Records drawn from a dataset:
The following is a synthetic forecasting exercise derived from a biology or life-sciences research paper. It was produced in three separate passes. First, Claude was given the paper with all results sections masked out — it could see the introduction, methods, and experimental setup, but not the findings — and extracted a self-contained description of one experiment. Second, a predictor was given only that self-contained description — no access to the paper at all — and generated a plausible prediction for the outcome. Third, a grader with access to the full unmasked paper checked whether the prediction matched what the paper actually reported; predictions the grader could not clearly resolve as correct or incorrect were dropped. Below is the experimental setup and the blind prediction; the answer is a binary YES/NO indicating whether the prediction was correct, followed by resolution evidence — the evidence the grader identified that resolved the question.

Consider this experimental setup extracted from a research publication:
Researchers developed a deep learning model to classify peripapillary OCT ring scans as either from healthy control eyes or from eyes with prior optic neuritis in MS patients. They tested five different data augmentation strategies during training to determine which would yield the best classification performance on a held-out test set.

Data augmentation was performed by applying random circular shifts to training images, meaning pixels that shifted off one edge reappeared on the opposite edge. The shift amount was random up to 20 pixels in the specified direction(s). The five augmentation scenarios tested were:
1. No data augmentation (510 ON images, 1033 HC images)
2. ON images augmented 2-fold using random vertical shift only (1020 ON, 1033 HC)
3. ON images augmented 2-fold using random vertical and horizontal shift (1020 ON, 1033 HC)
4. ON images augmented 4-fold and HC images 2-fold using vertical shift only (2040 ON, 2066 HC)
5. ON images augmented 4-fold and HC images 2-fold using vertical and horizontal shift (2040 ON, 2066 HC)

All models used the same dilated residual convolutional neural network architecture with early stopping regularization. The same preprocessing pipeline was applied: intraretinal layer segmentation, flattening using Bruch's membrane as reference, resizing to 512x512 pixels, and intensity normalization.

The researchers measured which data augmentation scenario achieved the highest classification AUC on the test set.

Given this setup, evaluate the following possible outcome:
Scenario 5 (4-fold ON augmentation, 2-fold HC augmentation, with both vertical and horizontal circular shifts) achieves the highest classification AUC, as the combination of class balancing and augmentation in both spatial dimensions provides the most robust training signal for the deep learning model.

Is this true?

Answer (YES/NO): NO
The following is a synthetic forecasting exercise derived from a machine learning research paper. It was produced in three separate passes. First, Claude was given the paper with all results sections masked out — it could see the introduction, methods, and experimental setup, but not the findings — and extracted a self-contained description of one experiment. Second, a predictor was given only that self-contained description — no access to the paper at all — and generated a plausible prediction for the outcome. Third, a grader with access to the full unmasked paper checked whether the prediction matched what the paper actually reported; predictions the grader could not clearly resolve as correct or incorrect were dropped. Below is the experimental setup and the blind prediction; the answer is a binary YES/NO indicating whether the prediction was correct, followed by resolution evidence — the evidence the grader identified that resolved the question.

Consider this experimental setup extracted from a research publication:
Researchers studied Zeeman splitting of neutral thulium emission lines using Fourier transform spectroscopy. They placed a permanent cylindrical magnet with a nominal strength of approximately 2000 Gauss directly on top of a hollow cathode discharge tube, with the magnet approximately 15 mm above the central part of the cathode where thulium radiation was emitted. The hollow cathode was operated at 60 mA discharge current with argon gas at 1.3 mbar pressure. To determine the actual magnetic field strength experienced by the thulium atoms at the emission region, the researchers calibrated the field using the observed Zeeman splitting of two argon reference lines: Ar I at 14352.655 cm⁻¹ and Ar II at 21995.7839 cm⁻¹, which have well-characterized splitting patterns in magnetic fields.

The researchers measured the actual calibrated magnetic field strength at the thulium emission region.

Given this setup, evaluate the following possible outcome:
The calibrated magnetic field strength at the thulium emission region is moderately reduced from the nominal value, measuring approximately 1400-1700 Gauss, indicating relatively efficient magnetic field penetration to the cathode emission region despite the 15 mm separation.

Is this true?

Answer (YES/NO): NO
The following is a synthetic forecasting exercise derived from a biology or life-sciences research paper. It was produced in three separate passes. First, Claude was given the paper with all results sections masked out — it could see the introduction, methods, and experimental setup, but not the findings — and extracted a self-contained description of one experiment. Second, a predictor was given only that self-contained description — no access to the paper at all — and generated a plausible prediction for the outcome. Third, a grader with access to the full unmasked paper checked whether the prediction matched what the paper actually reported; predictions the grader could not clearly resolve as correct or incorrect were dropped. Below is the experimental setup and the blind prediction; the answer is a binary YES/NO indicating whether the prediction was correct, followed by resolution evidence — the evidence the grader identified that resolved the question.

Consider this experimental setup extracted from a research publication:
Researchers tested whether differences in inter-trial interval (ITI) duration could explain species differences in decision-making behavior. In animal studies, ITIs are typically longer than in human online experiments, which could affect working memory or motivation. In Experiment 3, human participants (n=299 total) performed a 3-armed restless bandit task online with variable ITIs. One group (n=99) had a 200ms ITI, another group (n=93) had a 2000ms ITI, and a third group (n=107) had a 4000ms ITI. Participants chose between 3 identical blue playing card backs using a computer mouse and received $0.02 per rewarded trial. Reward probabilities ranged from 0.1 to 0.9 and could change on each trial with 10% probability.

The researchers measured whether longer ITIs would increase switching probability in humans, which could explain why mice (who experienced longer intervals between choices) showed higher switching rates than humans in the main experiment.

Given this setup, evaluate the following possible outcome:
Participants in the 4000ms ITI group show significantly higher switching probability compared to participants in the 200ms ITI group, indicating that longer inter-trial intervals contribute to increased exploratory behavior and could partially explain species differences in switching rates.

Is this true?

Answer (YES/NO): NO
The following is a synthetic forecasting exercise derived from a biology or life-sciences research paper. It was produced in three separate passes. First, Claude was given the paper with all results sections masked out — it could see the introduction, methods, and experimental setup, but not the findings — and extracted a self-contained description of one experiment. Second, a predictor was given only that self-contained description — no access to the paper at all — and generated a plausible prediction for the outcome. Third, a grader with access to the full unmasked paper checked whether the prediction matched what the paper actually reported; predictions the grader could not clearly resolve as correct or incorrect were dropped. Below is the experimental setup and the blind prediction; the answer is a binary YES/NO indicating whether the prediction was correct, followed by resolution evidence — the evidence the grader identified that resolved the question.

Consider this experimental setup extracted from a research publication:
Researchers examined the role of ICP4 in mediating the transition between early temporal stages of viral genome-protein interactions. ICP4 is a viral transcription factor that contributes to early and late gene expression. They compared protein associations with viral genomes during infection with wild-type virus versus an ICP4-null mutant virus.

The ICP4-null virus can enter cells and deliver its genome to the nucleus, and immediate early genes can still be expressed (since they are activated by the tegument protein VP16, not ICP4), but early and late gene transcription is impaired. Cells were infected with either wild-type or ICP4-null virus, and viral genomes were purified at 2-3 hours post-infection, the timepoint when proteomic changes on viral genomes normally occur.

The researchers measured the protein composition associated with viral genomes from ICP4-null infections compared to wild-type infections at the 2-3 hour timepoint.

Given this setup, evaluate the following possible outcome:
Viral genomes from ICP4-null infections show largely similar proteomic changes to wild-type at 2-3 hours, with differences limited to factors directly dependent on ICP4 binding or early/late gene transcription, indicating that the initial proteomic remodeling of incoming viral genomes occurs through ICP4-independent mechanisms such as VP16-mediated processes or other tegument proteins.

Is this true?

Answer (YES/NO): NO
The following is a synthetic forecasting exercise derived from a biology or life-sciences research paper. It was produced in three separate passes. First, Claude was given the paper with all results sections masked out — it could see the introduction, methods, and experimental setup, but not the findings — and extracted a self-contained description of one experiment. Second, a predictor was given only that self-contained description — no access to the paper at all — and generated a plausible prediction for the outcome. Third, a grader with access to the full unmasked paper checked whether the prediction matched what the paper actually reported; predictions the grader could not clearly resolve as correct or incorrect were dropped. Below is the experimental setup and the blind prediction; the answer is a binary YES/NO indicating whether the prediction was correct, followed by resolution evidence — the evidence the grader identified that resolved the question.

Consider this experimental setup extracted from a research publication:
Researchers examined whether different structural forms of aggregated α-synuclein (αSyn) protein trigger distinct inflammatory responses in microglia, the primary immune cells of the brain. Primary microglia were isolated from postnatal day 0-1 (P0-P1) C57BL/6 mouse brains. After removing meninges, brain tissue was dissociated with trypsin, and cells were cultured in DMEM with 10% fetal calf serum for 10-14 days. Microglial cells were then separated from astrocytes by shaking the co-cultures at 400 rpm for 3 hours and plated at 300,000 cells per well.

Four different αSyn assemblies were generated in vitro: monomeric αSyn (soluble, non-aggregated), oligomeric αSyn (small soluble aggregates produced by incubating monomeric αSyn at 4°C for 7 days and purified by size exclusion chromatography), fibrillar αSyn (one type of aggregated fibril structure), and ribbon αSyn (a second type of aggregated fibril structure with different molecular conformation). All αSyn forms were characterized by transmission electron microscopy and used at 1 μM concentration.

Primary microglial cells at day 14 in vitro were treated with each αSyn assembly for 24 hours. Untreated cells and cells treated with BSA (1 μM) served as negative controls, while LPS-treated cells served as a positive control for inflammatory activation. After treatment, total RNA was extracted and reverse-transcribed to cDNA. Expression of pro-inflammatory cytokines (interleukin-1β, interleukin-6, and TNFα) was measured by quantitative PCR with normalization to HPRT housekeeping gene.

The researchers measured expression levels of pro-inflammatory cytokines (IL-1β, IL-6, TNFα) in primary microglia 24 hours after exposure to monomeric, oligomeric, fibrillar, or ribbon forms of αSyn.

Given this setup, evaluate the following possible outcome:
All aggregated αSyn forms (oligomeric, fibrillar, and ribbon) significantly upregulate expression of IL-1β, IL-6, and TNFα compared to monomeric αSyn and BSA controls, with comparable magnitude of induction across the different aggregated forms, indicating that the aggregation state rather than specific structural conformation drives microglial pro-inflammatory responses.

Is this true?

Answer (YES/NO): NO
---
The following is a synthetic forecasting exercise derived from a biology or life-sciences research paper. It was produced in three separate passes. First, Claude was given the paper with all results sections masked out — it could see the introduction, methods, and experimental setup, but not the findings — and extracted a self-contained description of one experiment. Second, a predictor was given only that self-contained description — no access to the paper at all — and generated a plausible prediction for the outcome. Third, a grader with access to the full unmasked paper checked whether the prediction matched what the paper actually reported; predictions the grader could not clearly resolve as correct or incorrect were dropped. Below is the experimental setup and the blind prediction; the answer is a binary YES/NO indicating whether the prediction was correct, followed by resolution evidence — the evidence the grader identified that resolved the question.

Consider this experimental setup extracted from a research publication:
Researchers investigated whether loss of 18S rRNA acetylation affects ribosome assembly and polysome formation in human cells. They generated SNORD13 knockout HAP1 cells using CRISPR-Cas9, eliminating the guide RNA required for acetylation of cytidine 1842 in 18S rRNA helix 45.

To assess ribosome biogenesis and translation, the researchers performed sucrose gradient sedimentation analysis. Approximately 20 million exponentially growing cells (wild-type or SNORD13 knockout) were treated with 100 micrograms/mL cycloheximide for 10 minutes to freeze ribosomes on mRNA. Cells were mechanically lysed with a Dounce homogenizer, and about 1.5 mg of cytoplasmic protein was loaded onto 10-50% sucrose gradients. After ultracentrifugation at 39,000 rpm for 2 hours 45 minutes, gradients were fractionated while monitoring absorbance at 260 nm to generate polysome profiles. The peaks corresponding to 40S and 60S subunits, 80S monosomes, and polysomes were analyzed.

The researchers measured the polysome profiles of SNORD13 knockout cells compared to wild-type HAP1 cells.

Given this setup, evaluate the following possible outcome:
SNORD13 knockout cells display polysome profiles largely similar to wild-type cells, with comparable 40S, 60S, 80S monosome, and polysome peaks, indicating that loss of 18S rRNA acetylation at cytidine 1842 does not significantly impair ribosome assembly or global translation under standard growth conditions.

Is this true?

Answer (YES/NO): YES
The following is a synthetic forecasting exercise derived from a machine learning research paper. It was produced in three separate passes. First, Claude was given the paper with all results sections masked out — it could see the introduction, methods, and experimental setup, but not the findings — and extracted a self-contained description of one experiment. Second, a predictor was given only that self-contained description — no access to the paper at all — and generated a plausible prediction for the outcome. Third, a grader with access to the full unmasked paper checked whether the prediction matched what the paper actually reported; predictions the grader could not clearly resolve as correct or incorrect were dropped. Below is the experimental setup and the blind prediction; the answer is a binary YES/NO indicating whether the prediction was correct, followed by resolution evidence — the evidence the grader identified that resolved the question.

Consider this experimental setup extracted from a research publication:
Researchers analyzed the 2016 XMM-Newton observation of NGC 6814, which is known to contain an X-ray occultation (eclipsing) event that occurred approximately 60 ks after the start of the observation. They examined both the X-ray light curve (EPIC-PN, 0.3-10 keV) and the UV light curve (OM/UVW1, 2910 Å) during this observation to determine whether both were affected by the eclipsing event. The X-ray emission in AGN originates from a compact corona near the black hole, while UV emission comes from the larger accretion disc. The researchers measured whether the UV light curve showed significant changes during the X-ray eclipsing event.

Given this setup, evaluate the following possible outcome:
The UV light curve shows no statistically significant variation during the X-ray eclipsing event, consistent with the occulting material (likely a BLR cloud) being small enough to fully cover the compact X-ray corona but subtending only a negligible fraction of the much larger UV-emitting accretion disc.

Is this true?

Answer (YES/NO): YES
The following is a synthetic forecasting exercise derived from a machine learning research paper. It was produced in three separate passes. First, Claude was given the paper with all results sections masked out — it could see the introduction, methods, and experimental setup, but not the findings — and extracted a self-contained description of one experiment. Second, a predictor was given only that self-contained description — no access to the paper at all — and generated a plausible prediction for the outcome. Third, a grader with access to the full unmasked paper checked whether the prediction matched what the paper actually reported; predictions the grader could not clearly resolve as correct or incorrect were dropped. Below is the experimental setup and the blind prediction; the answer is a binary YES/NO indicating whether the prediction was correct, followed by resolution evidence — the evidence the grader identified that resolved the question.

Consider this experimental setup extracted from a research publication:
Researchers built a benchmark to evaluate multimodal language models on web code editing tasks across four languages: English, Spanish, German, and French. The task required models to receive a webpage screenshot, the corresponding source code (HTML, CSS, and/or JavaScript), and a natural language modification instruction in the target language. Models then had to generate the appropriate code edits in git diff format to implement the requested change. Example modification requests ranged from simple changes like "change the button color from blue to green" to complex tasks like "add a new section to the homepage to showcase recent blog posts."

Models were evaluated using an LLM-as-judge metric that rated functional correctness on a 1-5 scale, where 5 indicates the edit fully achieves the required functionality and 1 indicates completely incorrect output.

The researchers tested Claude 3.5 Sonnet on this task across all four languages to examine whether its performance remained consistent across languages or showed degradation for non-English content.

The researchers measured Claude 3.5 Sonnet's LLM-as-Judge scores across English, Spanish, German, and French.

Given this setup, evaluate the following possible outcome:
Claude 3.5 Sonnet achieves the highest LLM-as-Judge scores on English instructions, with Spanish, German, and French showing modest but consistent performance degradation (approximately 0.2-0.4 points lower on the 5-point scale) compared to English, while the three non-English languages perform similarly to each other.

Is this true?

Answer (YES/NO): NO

> THE PROBLEM
Looking at the records above, in how many lines does the word "higher" occur? Reply with the number alone.

> EXERCISE RESPONSE
2